When Rhodes learned that Taitz had filed a motion to stay deployment after she had decided to forego further litigation, she proceeded to fire Taitz by sending a remarkable letter from Office Max on the advice of “Tim who works in the District Clerk’s office.” She stated in the fax:

September 18th, 2009

To the Honorable Judge Land:

Currently, I am shipping out to Iraq for my deployment. I became aware on last night’s local news that a Motion to Stay my deployment had been entered on my behalf. I did not authorize this motion to be filed. I thank you for hearing my case and respect the ruling given on September 16th, 2009. It is evident that the original filing for the TRO and such was full of political conjecture which was not my interest. I had no intention of refusing orders nor will I. I simply wanted to verify the lawfulness of my orders. I am honored to serve my country and thank you for doing the same.

With that I said, please withdraw the Motion to Stay that Ms. Taitz filed this past Thursday. I did not authorize it and do not wish to proceed. Ms. Taitz never requested my permission nor did I give it. I would not have been aware of this if I did not see it on the late news on Thursday night before going to board my plane to Iraq on Friday, September 18, 2009.

Furthermore, I do not wish for Ms. Taitz to file any future motion or represent me in any way in this court. It is my plan to file a complaint with the California State Bar to her reprehensible and unprofessional actions.

I am faxing this as was advised by Tim, who works in the District Clerk’s office. I will mail the original copy of this letter once I have arrived in Iraq.

Respectfully,

CPT Connie M. Rhodes, MD

In her Motion for Leave to Withdrawal as Counsel, Taitz suggested that her client is lying to the Court.

* [ACTIONS TO TAKE]
1. From the passage on Rhodes dismissing Taitz, extract the part that opens with the words containing "With that I" and closes with "and unprofessional actions.".
2. Decide whether each statement agrees with the passage on Rhodes dismissing Taitz, answering yes or no and quoting the deciding words. (a) Rhodes says she authorized the Motion to Stay. (b) Rhodes sent her letter by fax on the advice of someone in the District Clerk's office. (c) Rhodes states that she intended to refuse her orders.

* [GIVEN DATA]
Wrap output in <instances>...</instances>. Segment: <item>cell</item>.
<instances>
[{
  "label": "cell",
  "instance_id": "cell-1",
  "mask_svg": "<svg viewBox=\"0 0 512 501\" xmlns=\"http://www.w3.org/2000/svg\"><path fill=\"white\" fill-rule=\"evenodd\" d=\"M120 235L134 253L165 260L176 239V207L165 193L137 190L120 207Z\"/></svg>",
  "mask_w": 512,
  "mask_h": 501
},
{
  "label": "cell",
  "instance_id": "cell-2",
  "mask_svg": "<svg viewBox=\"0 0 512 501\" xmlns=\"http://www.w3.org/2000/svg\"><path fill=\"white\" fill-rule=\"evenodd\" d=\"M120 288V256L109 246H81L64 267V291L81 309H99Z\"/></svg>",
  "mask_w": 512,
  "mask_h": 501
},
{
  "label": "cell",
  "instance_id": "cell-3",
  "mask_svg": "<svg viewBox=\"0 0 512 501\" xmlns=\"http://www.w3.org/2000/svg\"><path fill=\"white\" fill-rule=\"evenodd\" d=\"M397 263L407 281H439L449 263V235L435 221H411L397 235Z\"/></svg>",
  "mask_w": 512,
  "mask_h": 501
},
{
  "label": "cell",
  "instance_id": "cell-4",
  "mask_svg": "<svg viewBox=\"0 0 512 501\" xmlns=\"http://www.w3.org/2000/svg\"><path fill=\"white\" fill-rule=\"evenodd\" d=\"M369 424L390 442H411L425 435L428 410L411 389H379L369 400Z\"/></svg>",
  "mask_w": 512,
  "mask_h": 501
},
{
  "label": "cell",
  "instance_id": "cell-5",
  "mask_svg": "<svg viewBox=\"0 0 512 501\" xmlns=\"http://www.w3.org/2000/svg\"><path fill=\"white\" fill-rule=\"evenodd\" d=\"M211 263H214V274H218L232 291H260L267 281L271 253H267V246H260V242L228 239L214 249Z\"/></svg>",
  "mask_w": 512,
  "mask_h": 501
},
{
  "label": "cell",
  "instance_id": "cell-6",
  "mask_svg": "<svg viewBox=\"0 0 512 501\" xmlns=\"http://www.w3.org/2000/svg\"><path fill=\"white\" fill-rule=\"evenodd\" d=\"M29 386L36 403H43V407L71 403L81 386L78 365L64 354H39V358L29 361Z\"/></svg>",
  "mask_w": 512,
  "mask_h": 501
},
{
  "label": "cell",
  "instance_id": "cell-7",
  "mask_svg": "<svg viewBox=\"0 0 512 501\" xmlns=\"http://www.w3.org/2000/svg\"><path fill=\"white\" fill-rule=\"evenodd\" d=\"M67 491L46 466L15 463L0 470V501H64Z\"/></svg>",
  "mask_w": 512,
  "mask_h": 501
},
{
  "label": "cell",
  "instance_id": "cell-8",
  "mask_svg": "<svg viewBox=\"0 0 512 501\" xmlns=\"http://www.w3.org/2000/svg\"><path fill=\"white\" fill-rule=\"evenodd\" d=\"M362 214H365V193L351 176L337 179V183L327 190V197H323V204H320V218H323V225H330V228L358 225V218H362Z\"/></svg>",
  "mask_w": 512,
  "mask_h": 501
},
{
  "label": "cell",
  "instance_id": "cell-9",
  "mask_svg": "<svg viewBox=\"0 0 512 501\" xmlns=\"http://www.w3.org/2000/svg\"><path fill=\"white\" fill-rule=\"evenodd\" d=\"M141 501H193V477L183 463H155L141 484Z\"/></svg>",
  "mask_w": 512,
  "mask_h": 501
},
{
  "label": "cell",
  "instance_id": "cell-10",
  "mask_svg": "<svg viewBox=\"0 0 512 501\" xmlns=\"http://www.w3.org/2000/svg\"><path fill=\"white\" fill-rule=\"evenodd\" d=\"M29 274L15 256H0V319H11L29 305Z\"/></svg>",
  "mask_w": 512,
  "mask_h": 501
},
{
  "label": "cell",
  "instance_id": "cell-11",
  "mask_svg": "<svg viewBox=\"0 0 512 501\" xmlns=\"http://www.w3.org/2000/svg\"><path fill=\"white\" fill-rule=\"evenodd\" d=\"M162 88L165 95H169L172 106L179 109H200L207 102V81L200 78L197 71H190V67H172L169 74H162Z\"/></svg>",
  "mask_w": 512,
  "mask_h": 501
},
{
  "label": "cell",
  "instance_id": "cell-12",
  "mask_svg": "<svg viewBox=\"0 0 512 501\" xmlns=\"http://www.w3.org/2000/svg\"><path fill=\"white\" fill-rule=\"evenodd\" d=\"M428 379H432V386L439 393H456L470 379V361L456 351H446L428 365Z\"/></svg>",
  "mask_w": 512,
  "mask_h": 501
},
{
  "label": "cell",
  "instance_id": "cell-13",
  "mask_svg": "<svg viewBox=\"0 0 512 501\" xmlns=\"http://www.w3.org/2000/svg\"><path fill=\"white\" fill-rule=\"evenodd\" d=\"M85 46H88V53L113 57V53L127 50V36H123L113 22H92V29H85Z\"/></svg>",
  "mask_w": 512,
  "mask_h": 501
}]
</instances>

* * *

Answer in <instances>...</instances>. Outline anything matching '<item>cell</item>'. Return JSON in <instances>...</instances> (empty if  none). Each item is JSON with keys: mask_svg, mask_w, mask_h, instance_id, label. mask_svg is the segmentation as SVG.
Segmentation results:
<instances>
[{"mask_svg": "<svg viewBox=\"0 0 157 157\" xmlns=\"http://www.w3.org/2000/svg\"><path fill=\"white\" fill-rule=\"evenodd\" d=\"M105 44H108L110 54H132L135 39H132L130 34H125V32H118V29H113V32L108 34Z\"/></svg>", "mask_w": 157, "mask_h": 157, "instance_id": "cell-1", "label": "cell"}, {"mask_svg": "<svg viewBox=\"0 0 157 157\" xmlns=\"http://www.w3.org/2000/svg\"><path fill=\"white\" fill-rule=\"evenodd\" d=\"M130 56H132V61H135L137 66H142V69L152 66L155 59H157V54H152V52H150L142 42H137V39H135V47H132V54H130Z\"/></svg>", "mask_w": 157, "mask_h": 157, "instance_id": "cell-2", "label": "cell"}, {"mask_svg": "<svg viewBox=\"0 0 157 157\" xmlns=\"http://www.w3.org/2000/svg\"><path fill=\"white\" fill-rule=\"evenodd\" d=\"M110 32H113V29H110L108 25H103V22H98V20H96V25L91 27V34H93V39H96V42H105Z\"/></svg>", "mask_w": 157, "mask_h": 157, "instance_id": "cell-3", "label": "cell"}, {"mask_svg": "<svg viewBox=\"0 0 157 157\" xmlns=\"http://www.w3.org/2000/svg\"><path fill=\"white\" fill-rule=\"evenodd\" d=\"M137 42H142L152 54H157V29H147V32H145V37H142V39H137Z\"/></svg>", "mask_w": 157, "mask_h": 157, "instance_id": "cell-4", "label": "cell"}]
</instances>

==

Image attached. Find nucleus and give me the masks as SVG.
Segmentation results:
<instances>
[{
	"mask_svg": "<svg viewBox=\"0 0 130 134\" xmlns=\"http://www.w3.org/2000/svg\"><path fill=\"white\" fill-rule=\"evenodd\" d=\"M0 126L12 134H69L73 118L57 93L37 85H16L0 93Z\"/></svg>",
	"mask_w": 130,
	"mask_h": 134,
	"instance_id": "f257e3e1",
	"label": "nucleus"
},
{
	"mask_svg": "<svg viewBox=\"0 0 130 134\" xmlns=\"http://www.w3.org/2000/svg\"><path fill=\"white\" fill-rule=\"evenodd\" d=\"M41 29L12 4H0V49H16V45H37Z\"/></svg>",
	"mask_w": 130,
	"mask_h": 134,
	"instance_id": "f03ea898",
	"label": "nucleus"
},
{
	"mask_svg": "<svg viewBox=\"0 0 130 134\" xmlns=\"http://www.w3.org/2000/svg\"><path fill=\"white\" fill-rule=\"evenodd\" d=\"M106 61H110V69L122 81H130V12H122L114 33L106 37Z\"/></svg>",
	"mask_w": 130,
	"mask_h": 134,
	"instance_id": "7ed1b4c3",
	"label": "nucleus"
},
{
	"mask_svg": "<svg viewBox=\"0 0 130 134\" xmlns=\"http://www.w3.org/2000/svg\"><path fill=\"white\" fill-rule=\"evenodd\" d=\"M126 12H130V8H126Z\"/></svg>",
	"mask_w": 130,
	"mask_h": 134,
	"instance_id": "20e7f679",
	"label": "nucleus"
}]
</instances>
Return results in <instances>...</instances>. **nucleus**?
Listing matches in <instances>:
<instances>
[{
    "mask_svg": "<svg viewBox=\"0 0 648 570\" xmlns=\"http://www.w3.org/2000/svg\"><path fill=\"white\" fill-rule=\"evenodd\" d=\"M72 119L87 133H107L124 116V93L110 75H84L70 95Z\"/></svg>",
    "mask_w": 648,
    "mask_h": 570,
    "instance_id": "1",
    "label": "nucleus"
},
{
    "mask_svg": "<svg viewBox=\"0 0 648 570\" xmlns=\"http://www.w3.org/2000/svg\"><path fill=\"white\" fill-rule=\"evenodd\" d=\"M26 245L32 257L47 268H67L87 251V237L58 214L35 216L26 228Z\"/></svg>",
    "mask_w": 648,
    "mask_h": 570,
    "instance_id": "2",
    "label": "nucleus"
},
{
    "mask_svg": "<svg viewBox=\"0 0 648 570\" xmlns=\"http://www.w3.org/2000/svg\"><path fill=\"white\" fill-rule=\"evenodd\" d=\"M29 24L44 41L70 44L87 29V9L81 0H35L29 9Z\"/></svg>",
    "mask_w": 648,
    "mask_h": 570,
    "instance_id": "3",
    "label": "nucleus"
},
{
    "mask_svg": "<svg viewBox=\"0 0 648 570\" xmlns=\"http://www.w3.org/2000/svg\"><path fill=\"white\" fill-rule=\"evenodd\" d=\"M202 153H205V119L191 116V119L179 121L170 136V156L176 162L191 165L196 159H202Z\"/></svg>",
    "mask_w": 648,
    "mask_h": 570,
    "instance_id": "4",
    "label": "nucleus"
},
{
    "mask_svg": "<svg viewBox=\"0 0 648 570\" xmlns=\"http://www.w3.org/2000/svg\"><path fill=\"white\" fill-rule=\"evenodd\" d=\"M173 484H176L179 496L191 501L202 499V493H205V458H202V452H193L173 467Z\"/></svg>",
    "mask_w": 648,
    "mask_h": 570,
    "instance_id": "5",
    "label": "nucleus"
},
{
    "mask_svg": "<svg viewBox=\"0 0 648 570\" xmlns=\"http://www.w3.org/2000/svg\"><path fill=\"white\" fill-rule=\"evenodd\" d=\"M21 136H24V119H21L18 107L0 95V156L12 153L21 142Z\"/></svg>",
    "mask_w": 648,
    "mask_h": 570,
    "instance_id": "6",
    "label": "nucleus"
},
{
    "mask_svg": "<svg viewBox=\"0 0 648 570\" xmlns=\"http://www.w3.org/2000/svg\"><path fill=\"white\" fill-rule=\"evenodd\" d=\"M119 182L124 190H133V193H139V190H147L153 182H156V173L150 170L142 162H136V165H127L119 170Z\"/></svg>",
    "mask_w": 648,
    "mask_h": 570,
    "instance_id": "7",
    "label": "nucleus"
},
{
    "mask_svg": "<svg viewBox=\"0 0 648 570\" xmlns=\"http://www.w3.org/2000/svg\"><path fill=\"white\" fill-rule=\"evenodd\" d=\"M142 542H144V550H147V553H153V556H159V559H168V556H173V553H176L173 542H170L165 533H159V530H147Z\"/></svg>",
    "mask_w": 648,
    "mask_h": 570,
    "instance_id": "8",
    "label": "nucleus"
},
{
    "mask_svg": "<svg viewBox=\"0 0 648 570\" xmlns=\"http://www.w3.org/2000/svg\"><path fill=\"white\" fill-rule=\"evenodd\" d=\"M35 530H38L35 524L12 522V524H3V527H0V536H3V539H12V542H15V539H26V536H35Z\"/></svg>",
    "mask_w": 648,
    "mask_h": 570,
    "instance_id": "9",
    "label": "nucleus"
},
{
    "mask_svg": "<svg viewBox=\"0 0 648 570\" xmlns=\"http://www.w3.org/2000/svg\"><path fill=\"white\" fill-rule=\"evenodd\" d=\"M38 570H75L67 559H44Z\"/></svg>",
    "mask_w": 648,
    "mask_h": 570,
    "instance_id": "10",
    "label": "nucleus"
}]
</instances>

* [RESPONSES FOR EACH TASK]
1.
With that I said, please withdraw the Motion to Stay that Ms. Taitz filed this past Thursday. I did not authorize it and do not wish to proceed. Ms. Taitz never requested my permission nor did I give it. I would not have been aware of this if I did not see it on the late news on Thursday night before going to board my plane to Iraq on Friday, September 18, 2009.

Furthermore, I do not wish for Ms. Taitz to file any future motion or represent me in any way in this court. It is my plan to file a complaint with the California State Bar to her reprehensible and unprofessional actions.

2.
(a) No: "I did not authorize this motion to be filed."
(b) Yes: "I am faxing this as was advised by Tim, who works in the District Clerk’s office."
(c) No: "I had no intention of refusing orders nor will I."